Dans un entretien conjoint avec Afrique Renouveau, Kazumi Nakamura et Kojo Wilmot, du bureau de l’OIM au Ghana, ont rejeté la faute  de la hausse soudaine de la migration des jeunes sur le système éducatif inadéquat, entre autres facteurs,. 

« Il existe une inadéquation entre le système éducatif et le marché du travail, qui se manifeste par  un énorme déficit  de compétences », note Mme Nakamura, qui gère le projet Ghana Integrated Migration Management Approach (GIMMA), une initiative de trois ans qui doit permettre au  gouvernement d'adopter une approche globale  pour une  gestion efficace des flux migratoires.

Selon  M. Wilmot, si les conflits et la modification des conditions  météorologiques dans le nord du Ghana ont un impact sur la migration intérieure, le chômage chez les jeunes est en grande partie responsable de la migration extérieure. « Beaucoup quittent l’école sans emploi », dit-il.

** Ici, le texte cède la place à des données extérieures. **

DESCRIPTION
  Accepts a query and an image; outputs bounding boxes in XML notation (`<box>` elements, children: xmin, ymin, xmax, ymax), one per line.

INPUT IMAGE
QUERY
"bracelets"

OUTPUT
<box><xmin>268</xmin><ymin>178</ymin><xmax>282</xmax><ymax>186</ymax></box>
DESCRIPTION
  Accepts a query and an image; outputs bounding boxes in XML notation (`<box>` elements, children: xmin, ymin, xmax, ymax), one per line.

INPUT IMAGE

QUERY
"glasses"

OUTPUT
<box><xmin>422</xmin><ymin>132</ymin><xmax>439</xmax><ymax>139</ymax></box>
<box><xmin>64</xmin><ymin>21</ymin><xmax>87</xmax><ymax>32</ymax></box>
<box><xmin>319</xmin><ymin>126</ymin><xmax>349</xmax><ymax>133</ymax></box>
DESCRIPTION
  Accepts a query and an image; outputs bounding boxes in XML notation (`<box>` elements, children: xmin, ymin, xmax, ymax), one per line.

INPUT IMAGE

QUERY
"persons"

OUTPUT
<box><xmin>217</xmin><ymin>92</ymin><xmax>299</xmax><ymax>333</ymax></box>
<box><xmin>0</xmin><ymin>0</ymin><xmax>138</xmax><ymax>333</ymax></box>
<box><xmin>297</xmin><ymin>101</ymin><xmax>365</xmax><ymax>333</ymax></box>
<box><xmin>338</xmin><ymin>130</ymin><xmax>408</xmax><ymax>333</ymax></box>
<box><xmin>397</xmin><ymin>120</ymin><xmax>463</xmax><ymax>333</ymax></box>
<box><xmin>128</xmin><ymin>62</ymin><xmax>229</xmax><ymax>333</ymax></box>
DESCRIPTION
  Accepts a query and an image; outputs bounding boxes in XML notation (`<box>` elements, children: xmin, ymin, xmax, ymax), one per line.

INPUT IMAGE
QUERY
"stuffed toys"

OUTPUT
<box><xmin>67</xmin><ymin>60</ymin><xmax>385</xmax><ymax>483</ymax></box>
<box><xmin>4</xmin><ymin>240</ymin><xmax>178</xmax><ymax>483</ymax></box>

Selon l’ONU, le chômage des jeunes est un facteur déterminant de la migration volontaire, mais aussi une menace pour la paix et la sécurité dans la région. Sans emplois décents ni motivants , les jeunes Africains restent très vulnérables à l’exploitation. 

Un besoin de politiques 

En avril de cette année, le Ghana a lancé sa première politique migratoire nationale, qui établit  un cadre global  pour la gestion de tous les aspects des flux de migration intérieure, intra-régionale et internationale du pays. Le directeur des migrations, M. Kwao-Anati, explique que les nouvelles politiques permettront au gouvernement d’impliquer plus efficacement les communautés et de recueillir des données pour faire face au  problème de la migration croissante du pays. 

Mme Nakamura, de l’OIM, estime qu'il « reste beaucoup à faire », et souligne la nécessité pour les gouvernements d’aligner les programmes de développement sur l'emploi et la  création d'emplois.